→ **Tarefas a realizar**:
1 - Com base no texto sobre a redução de jornada da autora, explique por que as disposições do art. 39, §§2º e 3º da lei 8112/90 podem ser aplicadas ao caso dela por analogia. Responda em uma a três frases.
2 - Prossiga a redação do texto sobre a redução de jornada da autora a partir da última frase apresentada.

→ **Texto da página**:

★ ★ ★ ★ ★ ★ ★

Dessa forma, ressoa viável a concessão de horário reduzido, independentemente de compensação, à autora, em virtude da deficiência que acomete sua filha, devendo ser respeitado o limite mínimo de 30 horas, situação que poderá ser revista futuramente, tanto em razão de perícia judicial a ser realizada, quanto em conformidade com a evolução do tratamento da criança.

Por oportuno, as disposições contidas no art. 39, §§2º e 3º da lei 8112/90 na redação conferida pela lei 13.370, de 12/12/2016, devem ser aplicadas ao caso concreto em exame, por analogia.

Não é demais lembrar que a analogia é regra de integração do Direito, consistindo em aplicação a uma hipótese não prevista em Lei a disposição relativa a um caso semelhante.

A fundamento da aplicação da analogia é o princípio da igualdade, segundo o qual, mutatis mutantis, a lei deve tratar igualmente os iguais, na exata medida de sua desigualdade. O mencionado princípio, exige que os casos semelhantes devam ser regulados por normas semelhantes.

A autora é empregada pública concursada de Empresa Pública Federal, do que decorre a semelhança a autorizar a aplicação analógica da disposição contida no art. 39, §§2º e 3º da lei 8112/90 até que seja regulamentada a questão especificamente em relação aos empregados públicos da ré, valendo lembrar que tal regulamentação decorre Estatuto da Pessoa com Deficiência (Lei n. 13.146/15), que tem por base a Convenção sobre os Direitos das Pessoas com Deficiência, que foi ratificada pelo Congresso Nacional por meio do Decreto Legislativo n. 186, de 09/07/2008, em conformidade com o procedimento previsto no §3º do art. 5º da Constituição Federal, em vigor para o Brasil, no plano jurídico externo, desde 31 de agosto de 2008, e promulgados pelo Decreto n. 6.949, de 25/08/2009, data de início de sua vigência no plano interno (art. 1º, parágrafo único, Lei 13.146/15). Enfim, a Convenção Internacional dos Direitos de Pessoas com Deficiência tem status de emenda constitucional.

★ ★ ★ ★ ★ ★ ★

→ **Dados disponíveis**:
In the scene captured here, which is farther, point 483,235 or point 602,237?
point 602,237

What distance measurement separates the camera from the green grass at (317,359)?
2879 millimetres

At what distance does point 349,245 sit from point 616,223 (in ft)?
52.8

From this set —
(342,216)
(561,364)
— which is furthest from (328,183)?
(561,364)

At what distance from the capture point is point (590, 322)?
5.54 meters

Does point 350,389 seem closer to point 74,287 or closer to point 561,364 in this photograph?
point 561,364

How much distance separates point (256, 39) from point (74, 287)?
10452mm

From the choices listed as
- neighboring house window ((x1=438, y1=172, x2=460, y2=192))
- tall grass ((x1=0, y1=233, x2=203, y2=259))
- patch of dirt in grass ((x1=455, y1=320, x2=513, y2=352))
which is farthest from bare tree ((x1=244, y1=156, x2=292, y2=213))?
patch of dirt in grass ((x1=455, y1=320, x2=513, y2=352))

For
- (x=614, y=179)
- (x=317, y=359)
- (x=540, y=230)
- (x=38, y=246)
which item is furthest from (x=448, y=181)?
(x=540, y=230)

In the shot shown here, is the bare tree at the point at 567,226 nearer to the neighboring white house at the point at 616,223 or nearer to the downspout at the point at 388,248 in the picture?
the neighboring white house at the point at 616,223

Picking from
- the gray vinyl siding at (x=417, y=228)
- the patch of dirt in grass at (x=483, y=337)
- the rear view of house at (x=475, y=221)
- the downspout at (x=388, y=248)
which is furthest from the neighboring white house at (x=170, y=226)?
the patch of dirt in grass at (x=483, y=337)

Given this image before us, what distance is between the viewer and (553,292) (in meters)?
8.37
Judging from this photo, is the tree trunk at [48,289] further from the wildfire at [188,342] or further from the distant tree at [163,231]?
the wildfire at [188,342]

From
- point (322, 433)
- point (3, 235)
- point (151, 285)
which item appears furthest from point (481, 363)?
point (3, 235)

★ ★ ★ ★ ★ ★ ★

→ **Respostas por tarefa**:
1 - A autora é empregada pública concursada de Empresa Pública Federal. Essa condição gera a semelhança que autoriza a aplicação analógica daquelas disposições até que a questão seja regulamentada especificamente para os empregados públicos da ré. O fundamento da analogia é o princípio da igualdade, que exige que casos semelhantes sejam regulados por normas semelhantes.

2 -
Por fim, afrontaria o disposto nos artigos 1º, 3º e 7º da Convenção sobre os Direitos da Pessoa com Deficiência conferir à filha da autora, empregada concursada de empresa pública federal, tratamento discriminatório em relação àquele conferido aos filhos com necessidades especiais de servidores públicos federais, sendo certo que o interesse da criança, nesse momento, deve se sobrepor a qualquer outro."

(...)

Assinalo, ademais, que os arts. 1º, III e IV, 3º, IV, da Constituição Federal estabelecem como fundamentos do Estado Brasileiro a dignidade da pessoa humana, os valores sociais do trabalho e a promoção do bem-estar social, sem quaisquer restrições, devendo, por isso, prevalecer sobre o princípio da legalidade, cuja alegada contrariedade, aliás, não se sustenta, já que, sendo a autora empregada pública concursada, tal como os servidores regidos pela Lei nº 8.112/90, e integrando a ré a Administração Pública indireta, sujeita-se esta, por analogia, à disposição contida no art. 39, §§2º e 3º de referido Estatuto.

Isto porque é inconcebível impor à empregada redução de seus rendimentos, considerando que tal fato poderia até mesmo inviabilizar ou prejudicar o tratamento de saúde adequado.

Irretocável a decisão de origem, não há falar em reforma, inclusive quanto à concessão da tutela de urgência.

Pelo que, nego provimento ao recurso.

ACORDAM os membros da 3ª Câmara do Tribunal Regional do Trabalho da 12ª Região, por unanimidade, CONHECER DO RECURSO. Por igual votação, rejeitar as preliminares suscitadas pela recorrente. No mérito, por maioria, vencido o Desembargador Nivaldo Stankiewicz, NEGAR PROVIMENTO AO RECURSO. Manter o valor da condenação e das custas. Intimem-se.                   

Participaram do julgamento realizado na sessão do dia 09 de setembro de 2020, sob a Presidência do Desembargador do Trabalho José Ernesto Manzi, os Desembargadores do Trabalho Quézia de Araújo Duarte Nieves Gonzalez e Nivaldo Stankiewicz. Presente a Procuradora Regional do Trabalho Silvia Maria Zimmermann.